Lane Primary Engine Fallback Notes
Live hunt execution Claude None Claude interacts with the target
Program ranking support Codex Claude Candidate program and surface prioritization
Discovery digestion Codex Claude Cluster and rank next steps
Runtime exploit support Codex Claude Payload ladders and alternative angles
Candidate finding triage Codex Claude Deduplicate and pre-score leads
Session memory compaction Codex Heuristic Persist compact state for the next session
Reporting and retros Codex Claude Bounded synthesis

Runtime Metadata

The routing policy exports Codex-specific metadata so shells and Python helpers can stay in sync:

Field Purpose
codex_mode Operational profile such as review-only or bug-bounty-heavy
codex_primary_engine Primary engine for the lane
codex_fallback_engine Fallback engine for the lane
codex_support_model Default Codex model for support lanes
codex_stuck_model Codex model for stuck-breaking
codex_arbiter_model Rare arbiter model
codex_advisory_roles_csv Enabled advisory roles
codex_confidence_threshold Confidence floor before fallback

These values are consumed by runtime scripts and by the bug bounty shell loop.

AI Task Chains

The Python runtime exposes dedicated Codex task chains for bounded work:

Task Chain Purpose
bb-program-ranking Program and target prioritization
bb-discovery-digest Compact synthesis of discovery outputs
bb-runtime-advisory Runtime exploit support
bb-stuck-breaker High-effort stuck resolution
bb-memory-compaction Compact persistent session memory

These chains are primarily implemented through scripts/ai_exec.py.

Fallback Policy

Codex is heavily used, especially in bug bounty mode, but fallback rules are strict.

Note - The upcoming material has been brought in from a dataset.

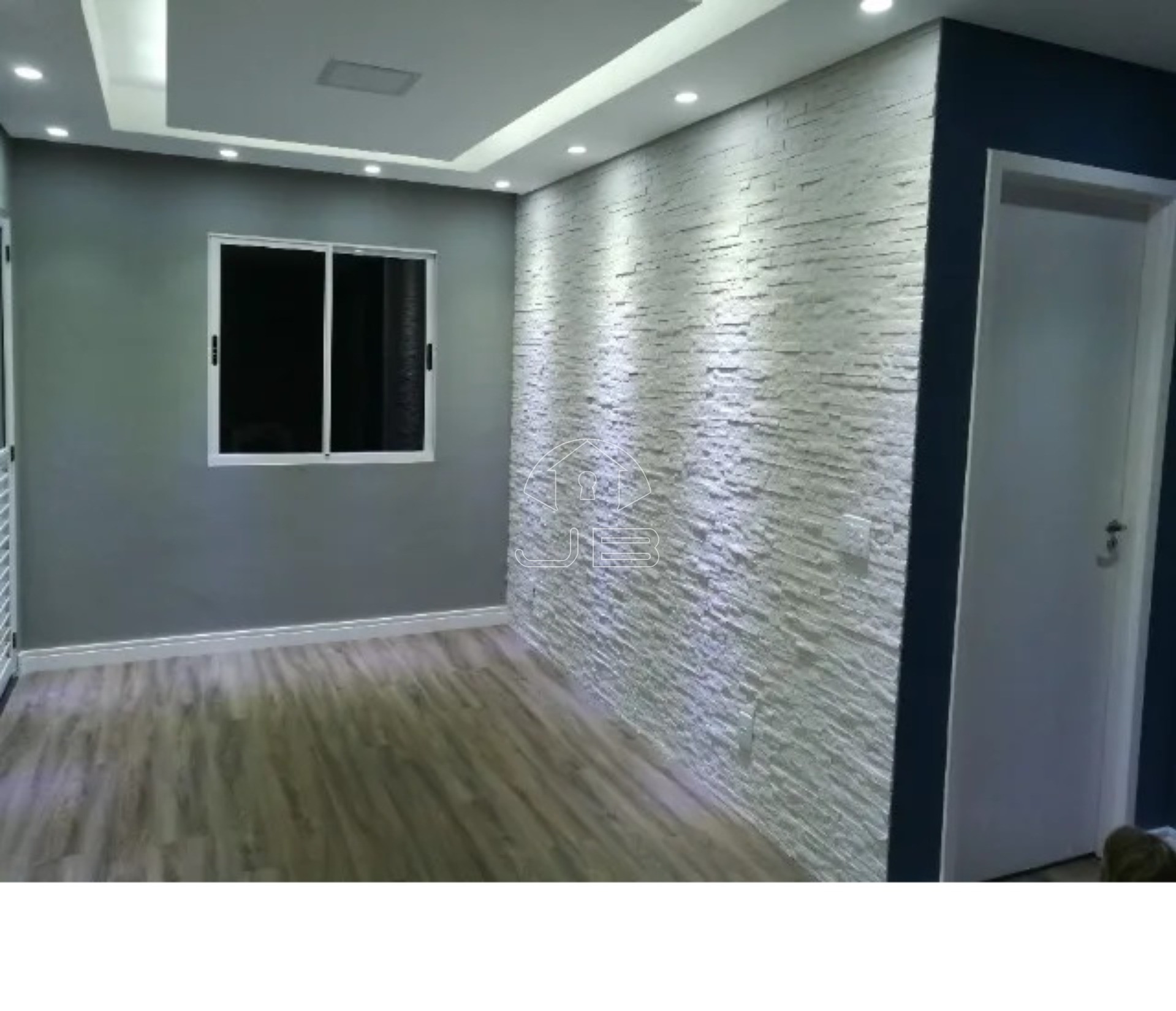 Apartamento à venda em Sumaré-SP, Chácara Santa Antonieta: 2 quartos, 1 sala, 1 banheiro, 2 vagas de garagem!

Automatic Fallback Conditions

Condition Result
Invalid schema Fallback to Claude
Confidence below threshold Fallback to Claude
Repeated stale advice Fallback to Claude
Contradiction with local evidence Fallback to Claude
High-impact ambiguity Claude retains the final call

Practical Thresholds

Lane Type Typical Threshold
Static review 70
Artifact synthesis 60
Batch triage 55
Runtime advisory 65
Stuck-breaker 70

These thresholds are intentionally conservative in bug bounty mode.

Token Allocation Strategy

The routing policy is also a token policy:

  • Claude tokens are reserved for live target interaction and final decisions.
  • Codex tokens are spent on bounded analysis, synthesis, compression, and structured second opinions.

Practical Effects

Category Token Strategy
Live exploitation Prefer Claude Opus
Bounded review and synthesis Prefer Codex
Long-running session carry-over Prefer Codex compact artifacts
Hard conflict resolution Use higher-tier Codex only when justified

This keeps the expensive Claude context focused on the high-value part of the engagement.